WORK INSTRUCTIONS
Copy out every record precisely.

^^^^^^^^^^^^^^^^

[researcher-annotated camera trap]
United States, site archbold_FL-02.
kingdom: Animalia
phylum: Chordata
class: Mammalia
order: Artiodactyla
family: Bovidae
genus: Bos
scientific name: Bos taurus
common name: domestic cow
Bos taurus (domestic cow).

^^^^^^^^^^^^^^^^

FINAL ANSWER
[researcher-annotated camera trap]
United States, site archbold_FL-02.
kingdom: Animalia
phylum: Chordata
class: Mammalia
order: Artiodactyla
family: Bovidae
genus: Bos
scientific name: Bos taurus
common name: domestic cow
Bos taurus (domestic cow).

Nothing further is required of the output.